> WHAT THIS TASK INVOLVES: An exact transcription of every record is needed, leaving out the pictures.

> INPUT FOR THIS TASK:
>>>>>
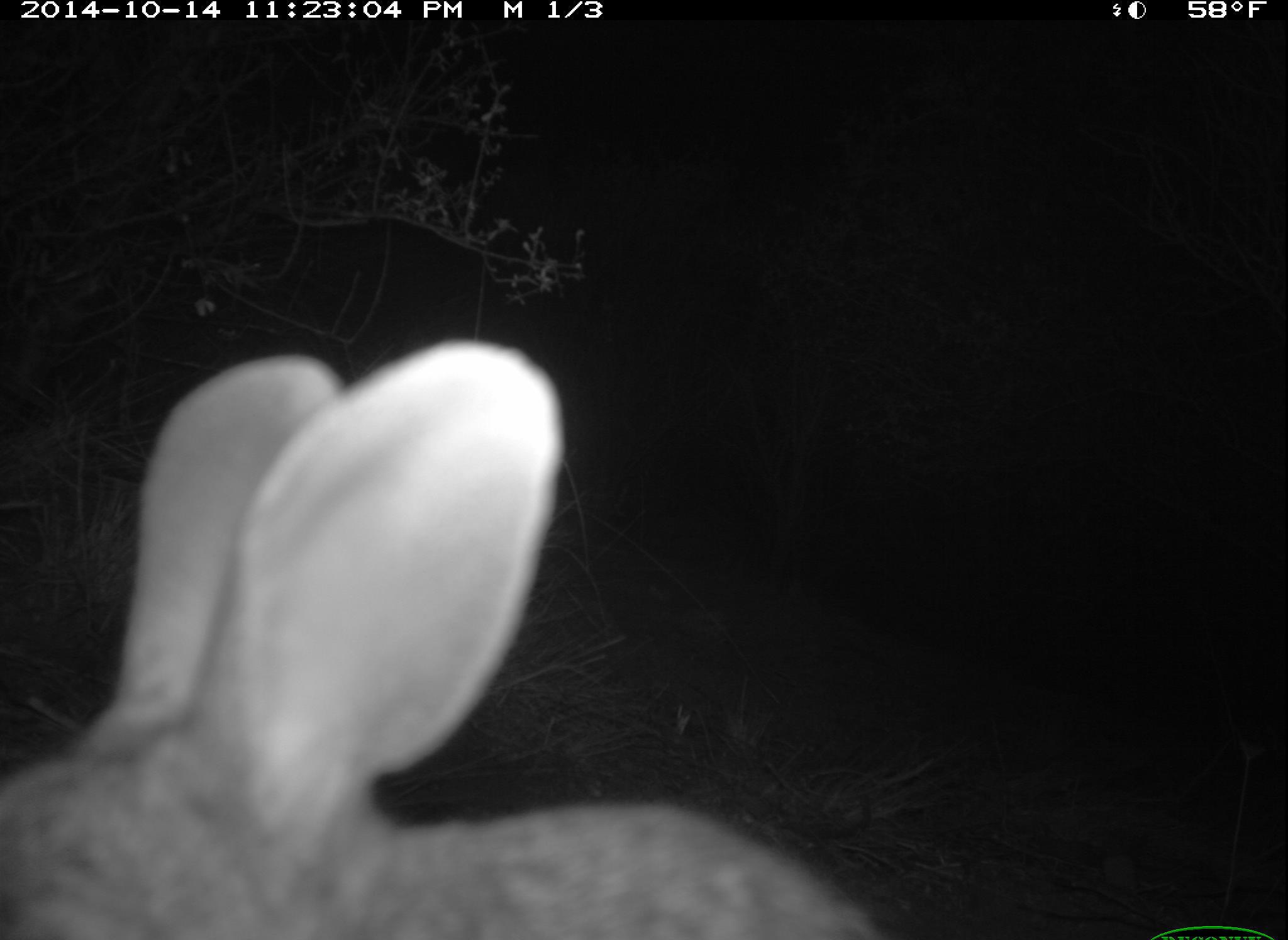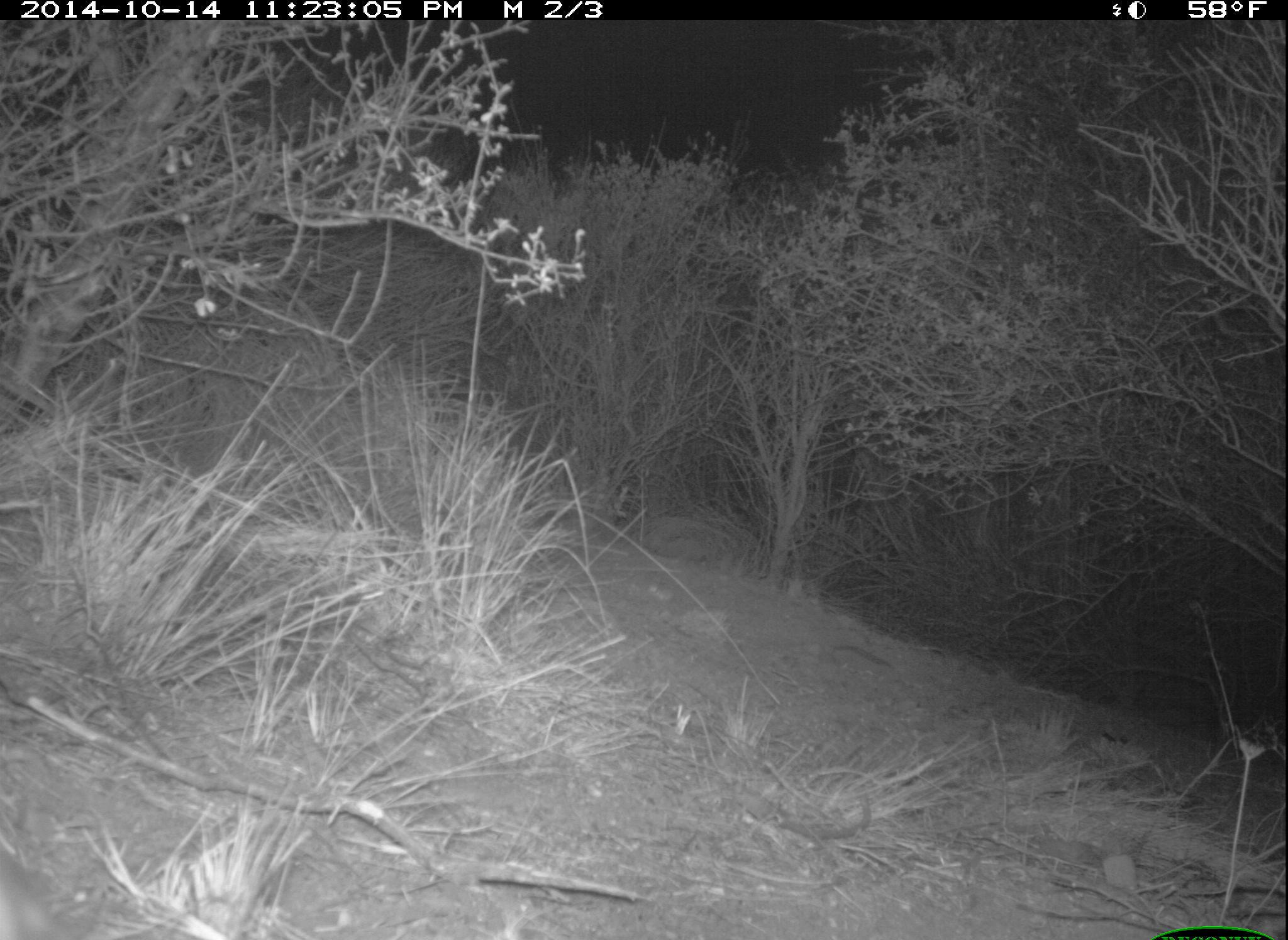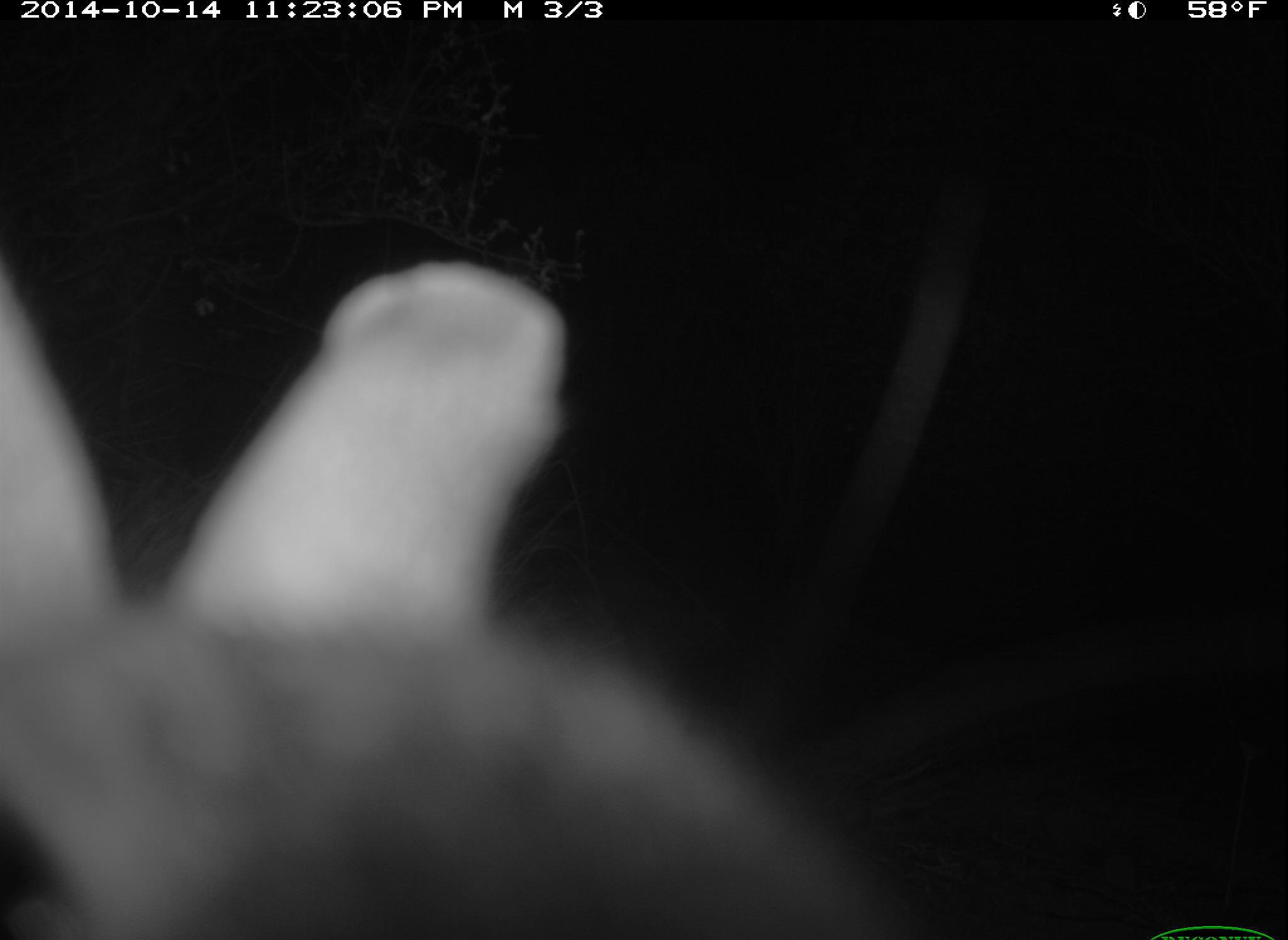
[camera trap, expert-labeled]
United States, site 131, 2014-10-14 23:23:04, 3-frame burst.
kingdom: Animalia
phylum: Chordata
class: Mammalia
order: Lagomorpha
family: Leporidae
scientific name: Leporidae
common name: rabbits and hares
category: rabbit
<<<<<
> EXERCISE RESULT:
[camera trap, expert-labeled]
United States, site 131, 2014-10-14 23:23:04, 3-frame burst.
kingdom: Animalia
phylum: Chordata
class: Mammalia
order: Lagomorpha
family: Leporidae
scientific name: Leporidae
common name: rabbits and hares
category: rabbit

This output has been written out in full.